- Request 1
Sum up the Dubourg biography in two sentences.
- Request 2
List every church position the Dubourg biography says he held.
- Request 3
Write out the Dubourg biography again, starting at "Early years and" and ending at "the 3rd century.", and swap "merchant" for "trader".

Louis Guillaume Valentin Dubourg
Places
Work field
Gender
Male
Religion(s):
Place of birth
Cap-Haïtien, Haiti
Place of death
Besançon, France
Age
67 years
Education
University of Paris (1896-1968)
Louis William Valentine Dubourg
The details (from wikipedia)

Biography

Louis William Valentine Dubourg SS (French: Louis-Guillaume-Valentin Dubourg; 1766–1833) was a Sulpician bishop of the Roman Catholic Church in the early years of the United States. He first served as apostolic administrator and later Bishop of Louisiana and the Two Floridas, and as Vicar Apostolic of Mississippi. He was later the Bishop of Montauban and then Archbishop of Besançon in France.

Biography

Early years and education

He was born on 16 February 1766 in Cap-Français, Saint-Domingue (present-day Cap-Haïtien, Haiti) to Pierre Dubourg and his wife, Marguerite (née Armand de Vogluzan). Pierre Dubourg was a merchant from Bordeaux who had relocated temporarily to Saint-Domingue. His business interests included a trading warehouse and a coffee plantation. Although the family would retain interests in the island, young Louis was sent back to France at the age of two, to live with his maternal grandparents in Bordeaux and to be educated there. His early education was received at the Collège de Guyenne, a royal institution claiming a history dating back to the 3rd century.

- Records shown

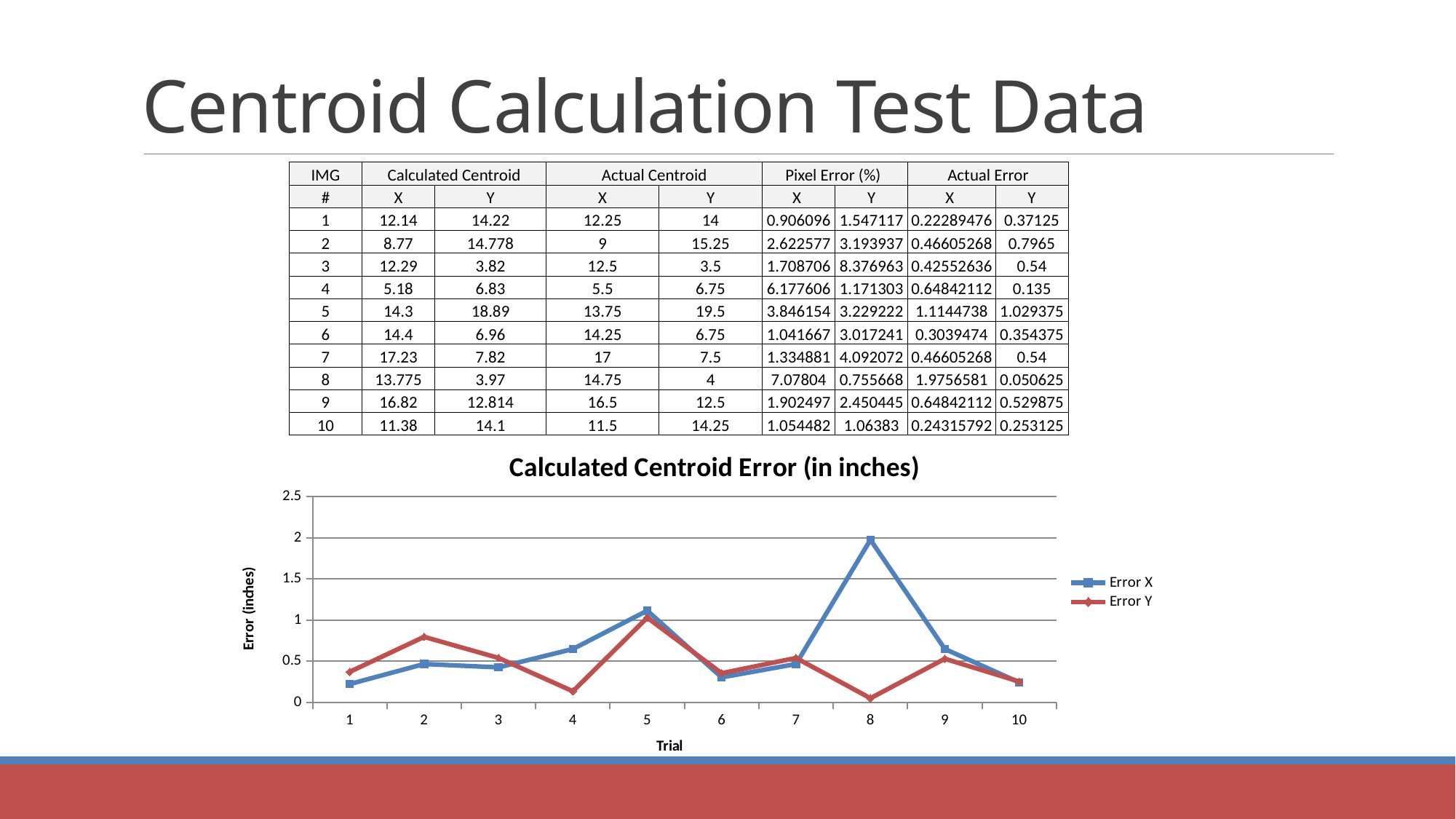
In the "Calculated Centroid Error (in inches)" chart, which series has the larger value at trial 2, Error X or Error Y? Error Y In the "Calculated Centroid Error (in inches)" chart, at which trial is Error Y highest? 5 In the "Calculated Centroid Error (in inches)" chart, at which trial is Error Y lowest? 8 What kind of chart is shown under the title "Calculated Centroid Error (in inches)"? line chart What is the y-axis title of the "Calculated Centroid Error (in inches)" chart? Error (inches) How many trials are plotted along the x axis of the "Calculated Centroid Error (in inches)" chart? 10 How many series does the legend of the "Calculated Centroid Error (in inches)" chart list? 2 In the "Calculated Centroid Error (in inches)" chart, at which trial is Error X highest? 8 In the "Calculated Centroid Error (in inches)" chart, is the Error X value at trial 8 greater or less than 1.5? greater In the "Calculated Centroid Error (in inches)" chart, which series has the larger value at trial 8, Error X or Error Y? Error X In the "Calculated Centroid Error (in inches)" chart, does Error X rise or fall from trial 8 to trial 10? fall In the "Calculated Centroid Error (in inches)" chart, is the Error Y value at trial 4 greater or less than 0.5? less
...
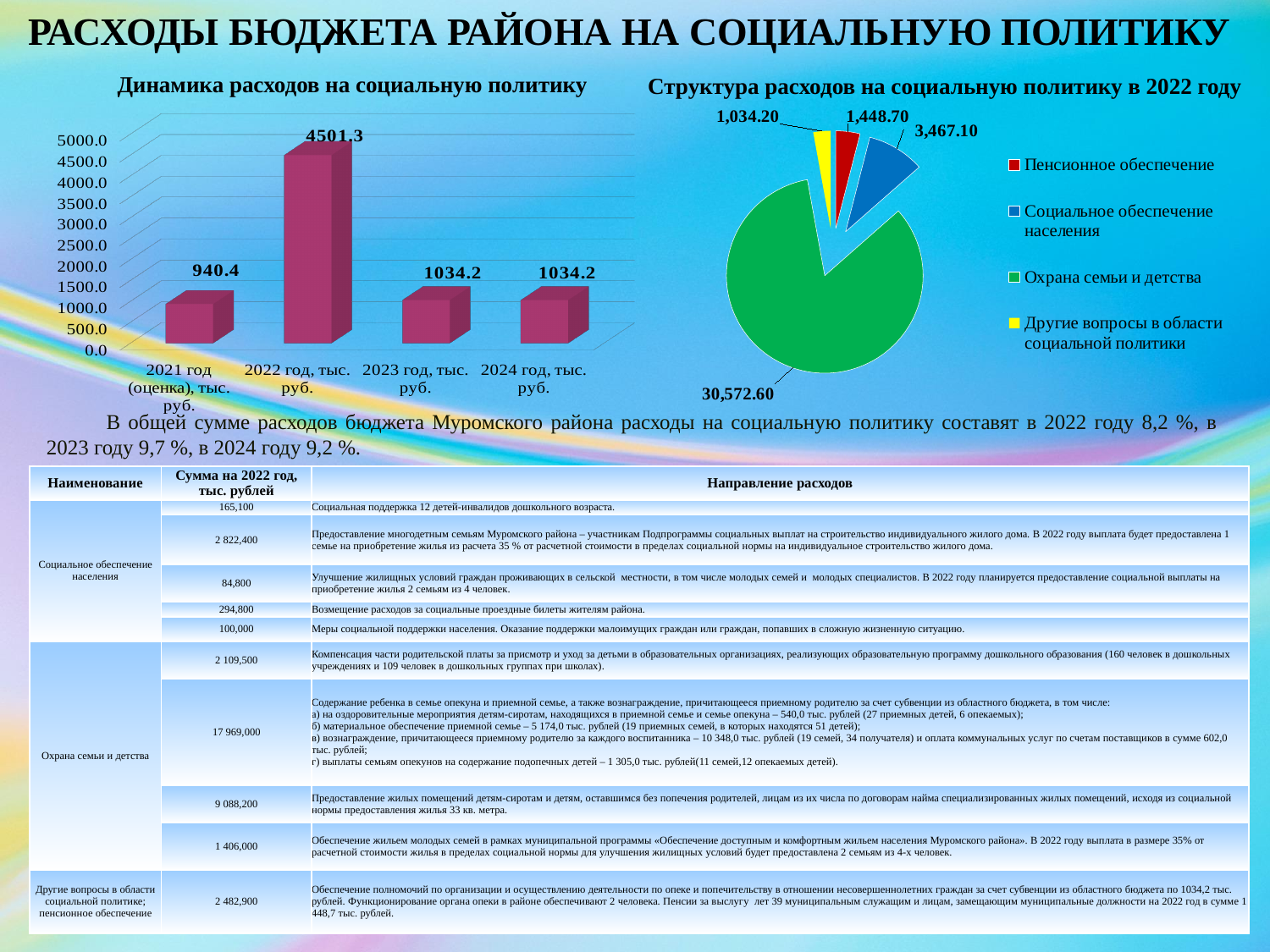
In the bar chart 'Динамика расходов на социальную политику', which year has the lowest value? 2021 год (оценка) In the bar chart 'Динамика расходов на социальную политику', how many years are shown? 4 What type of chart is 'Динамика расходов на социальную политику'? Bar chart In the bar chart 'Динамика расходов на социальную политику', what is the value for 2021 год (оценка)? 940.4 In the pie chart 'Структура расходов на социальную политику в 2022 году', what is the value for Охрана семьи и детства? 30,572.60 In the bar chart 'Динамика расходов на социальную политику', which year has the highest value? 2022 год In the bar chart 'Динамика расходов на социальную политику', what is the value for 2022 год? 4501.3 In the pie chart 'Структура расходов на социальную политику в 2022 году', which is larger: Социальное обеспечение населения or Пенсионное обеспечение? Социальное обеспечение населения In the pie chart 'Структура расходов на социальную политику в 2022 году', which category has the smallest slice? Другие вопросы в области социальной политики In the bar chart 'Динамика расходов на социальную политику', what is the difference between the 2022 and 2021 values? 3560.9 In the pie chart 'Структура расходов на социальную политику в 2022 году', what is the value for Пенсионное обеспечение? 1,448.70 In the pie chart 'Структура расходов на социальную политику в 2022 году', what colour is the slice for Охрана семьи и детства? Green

- Expected answer 1
Louis William Valentine Dubourg (1766–1833) was a Sulpician bishop of the Roman Catholic Church in the early United States, serving as Bishop of Louisiana and the Two Floridas and later as Bishop of Montauban and Archbishop of Besançon in France. Born in Cap-Français, Saint-Domingue, to a Bordeaux merchant, he was sent to France at age two to live with his maternal grandparents in Bordeaux and was schooled at the Collège de Guyenne.

- Expected answer 2
- Apostolic administrator
- Bishop of Louisiana and the Two Floridas
- Vicar Apostolic of Mississippi
- Bishop of Montauban
- Archbishop of Besançon

- Expected answer 3
Early years and education

He was born on 16 February 1766 in Cap-Français, Saint-Domingue (present-day Cap-Haïtien, Haiti) to Pierre Dubourg and his wife, Marguerite (née Armand de Vogluzan). Pierre Dubourg was a trader from Bordeaux who had relocated temporarily to Saint-Domingue. His business interests included a trading warehouse and a coffee plantation. Although the family would retain interests in the island, young Louis was sent back to France at the age of two, to live with his maternal grandparents in Bordeaux and to be educated there. His early education was received at the Collège de Guyenne, a royal institution claiming a history dating back to the 3rd century.